- Directed by: Joe Davison
- Written by: Joe Davison
- Starring: Debbie Rochon, Julie Anne, Deneen Melody
- Cinematography: Brian Bourke
- Edited by: Joshua Long, Stu McLaughlin, Michael Seitzler
- Music by: Clint Bailly
- Production companies: FEAR FILM Motion Picture Studios, Pop Gun Pictures, Us and the Other Us Productions
- Release date: November 12, 2013;
- Country: United States
- Language: English

= As Night Falls =

As Night Falls (released in Germany as Die Nacht der Zombies) is a 2013 horror film directed by Joe Davison.
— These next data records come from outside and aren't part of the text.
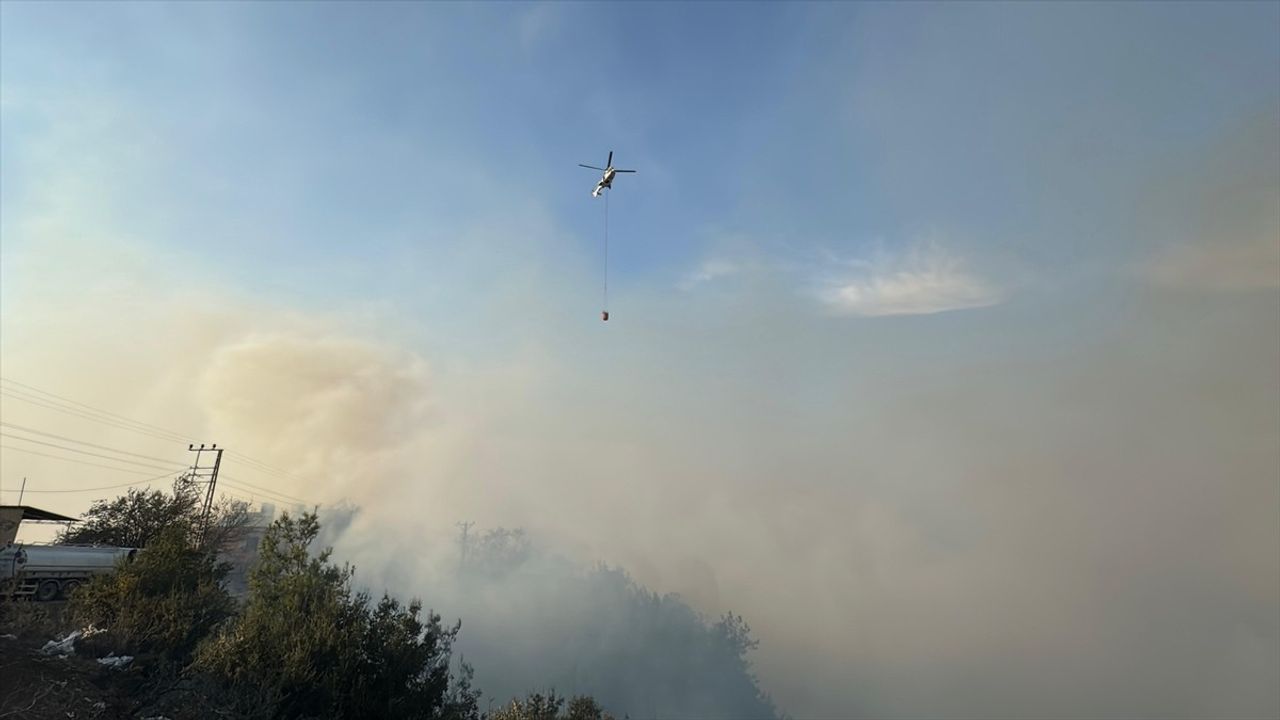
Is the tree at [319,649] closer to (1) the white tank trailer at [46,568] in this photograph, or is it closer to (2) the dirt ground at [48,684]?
(2) the dirt ground at [48,684]

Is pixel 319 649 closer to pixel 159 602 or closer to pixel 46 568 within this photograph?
pixel 159 602

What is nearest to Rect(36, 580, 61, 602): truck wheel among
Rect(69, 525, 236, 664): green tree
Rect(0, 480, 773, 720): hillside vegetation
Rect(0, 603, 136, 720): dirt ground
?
Rect(0, 480, 773, 720): hillside vegetation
It was created in 2010 but was not released until November 12, 2013, when it was sent straight to DVD. It stars Debbie Rochon as a mother who returns from the dead to "discipline" anyone she thinks is naughty.

==Premise==
Sisters Holly (Lily Cardone) and Elizabeth (Deneen Melody) are living in a house of murder. Fifty years ago, a young girl named Amelia (Grace Chapman) was brutally murdered by unseen methods. Now her parents have returned from their grave to enact their own strict discipline on anyone they believe is misbehaving and staying up past nightfall.

==Cast==
- Debbie Rochon as Nelly Trine / The Mother
- Julie Anne as Olivia
- Deneen Melody as Elizabeth
- Raine Brown as Stephanie
- Rod Grant as Principal
- Jeremy King as Tim
- Brian Kahrs as Jimmy, The Cop / Zombie
- Lily Cardone as Holly
- Ken Anthony II as Steve
- Joe Davison as Charlie
- Dwight Cenac as Otto
- Grace Chapman as Amelia
- Stacci Sastre Reed as Erica
- André Reissig as Pennywise
- Tyler Cross as Dude

==Reception==
Critical reception for As Night Falls was negative and Bloody Disgusting panned the film's acting as particularly bad. Ain't It Cool News and HorrorNews.net also gave negative reviews, with HorrorNews.net commenting that "it ain’t the worst thing I’ve seen this month but it’s pretty disappointing all the same." DVD Verdict gave a mixed review, saying that while the film wasn't "guilty" it was also generic and that "Those looking for new scares or novel pleasures should steer clear."